An additional concern is the impact that shale gas has on the climate.  While burning gas is cleaner than combusting coal, the carbon emissions footprint of burning gas is still non-negligible (roughly 50% of the carbon emissions from coal).  Moreover, the process used to extract shale gas can release or “leak” this gas, a.k.a. methane, which is itself an extremely potent greenhouse gas, into the atmosphere.  Unfortunately, estimates of how much methane is released during the extraction process vary dramatically.  Thus, more research on this subject is urgently needed, since the total climate impact of natural gas development depends to a great extent on the magnitude of this methane leakage.  (This critical issue will be the subject of the second webinar in the Emerging Issues in Shale Gas Development series from 12-1pm EST on Thursday, November 8, when Dr. Ramon Alvarez discusses “What It Takes To Get Sustained Climate Benefits from Natural Gas.”)

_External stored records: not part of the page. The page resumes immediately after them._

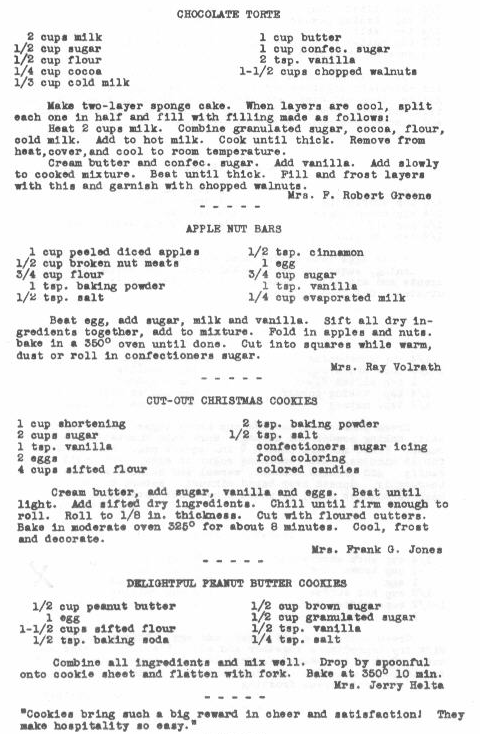 CHOCOLATE TORTE

2 cups milk
1/2 cup sugar
1/2 cup flour
1/4 cup cocoa
1/3 cup cold milk

1 cup butter
1 cup confec. sugar
2 tsp. vanilla
1-1/2 cups chopped walnuts

Make two-layer sponge cake. When layers are cool, split each one in half and fill with filling made as follows:
Heat 2 cups milk. Combine granulated sugar, cocoa, flour, cold milk. Add to hot milk. Cook until thick. Remove from heat,cover,and cool to room temperature.
Cream butter and confec. sugar. Add vanilla. Add slowly to cooked mixture. Beat until thick. Fill and frost layers with this and garnish with chopped walnuts.
Mrs. F. Robert Greene

- - - - - -

APPLE NUT BARS

1 cup peeled diced apples
1/2 cup broken nut meats
3/4 cup flour
1 tsp. baking powder
1/2 tsp. salt

1/2 tsp. cinnamon
1 egg
3/4 cup sugar
1 tsp. vanilla
1/4 cup evaporated milk

Beat egg, add sugar, milk and vanilla. Sift all dry ingredients together, add to mixture. Fold in apples and nuts. bake in a 350° oven until done. Cut into squares while warm, dust or roll in confectioners sugar.
Mrs. Ray Volrath

- - - - - -

CUT-OUT CHRISTMAS COOKIES

1 cup shortening
2 cups sugar
1 tsp. vanilla
2 eggs
4 cups sifted flour

2 tsp. baking powder
1/2 tsp. salt
confectioners sugar icing
food coloring
colored candies

Cream butter, add sugar, vanilla and eggs. Beat until light. Add sifted dry ingredients. Chill until firm enough to roll. Roll to 1/8 in. thickness. Cut with floured cutters. Bake in moderate oven 325° for about 8 minutes. Cool, frost and decorate.
Mrs. Frank G. Jones

- - - - - -

DELIGHTFUL PEANUT BUTTER COOKIES

1/2 cup peanut butter
1 egg
1-1/2 cups sifted flour
1/2 tsp. baking soda

1/2 cup brown sugar
1/2 cup granulated sugar
1/2 tsp. vanilla
1/4 tsp. salt

Combine all ingredients and mix well. Drop by spoonful onto cookie sheet and flatten with fork. Bake at 350° 10 min.
Mrs. Jerry Helta

- - - - - -

"Cookies bring such a big reward in cheer and satisfaction! They make hospitality so easy."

Shale gas development could have other negative environmental consequences as well, including landscape disturbance and decreased air quality.[2]  During the Q&A session following Professor Saiers’ presentation, one question also concerned the potential of fracking to lead to earthquakes. Professor Saiers stated that there is a general scientific consensus that fracking can induce some small amounts of seismic activity, but that current research suggests that it may do so at a level that is not threatening.  Professor Saiers also discussed the large volumes of water used in fracking, and noted that the impact of this practice will vary depending on regional water availability.

Summing up

Overall, Professor Saiers presented a relatively optimistic view of the potential to develop shale gas, particularly in the Marcellus region, in an environmentally responsible manner.  However, he cautioned that more research is still needed on shale gas’ environmental impacts, and that proper regulatory controls and industry best practices (e.g., proper well construction standards, drilling at depths that are sufficiently below drinking water aquifers, and monitoring around gas wells) are necessary to prevent environmental harms.  Based on our current understanding, Professor Saiers believes that shale gas can be produced safely if the right safeguards are in place, and he maintained that current development does appear to be safe in a large number of cases.

Future webinars in the Emerging Issues in Shale Gas Development series will continue to explore these critical issues of environmental science and policy. A recording of Professor Saiers’ webinar presentation is available for viewing here:



[1] “America’s Bounty: Gas Works,” The Economist, July 14, 2012, http://www.economist.com/node/21558459

[2] For example, in a recent interview with Yale Center for Environmental Law and Policy Fellow Bruce Ho, Dr. Sheila Olmstead from Resources for the Future mentioned that habitat fragmentation as a result of increased shale gas development is a potentially significant environmental impact that has yet to be fully considered. The Nature Conservancy is one organization that has been looking at this issue.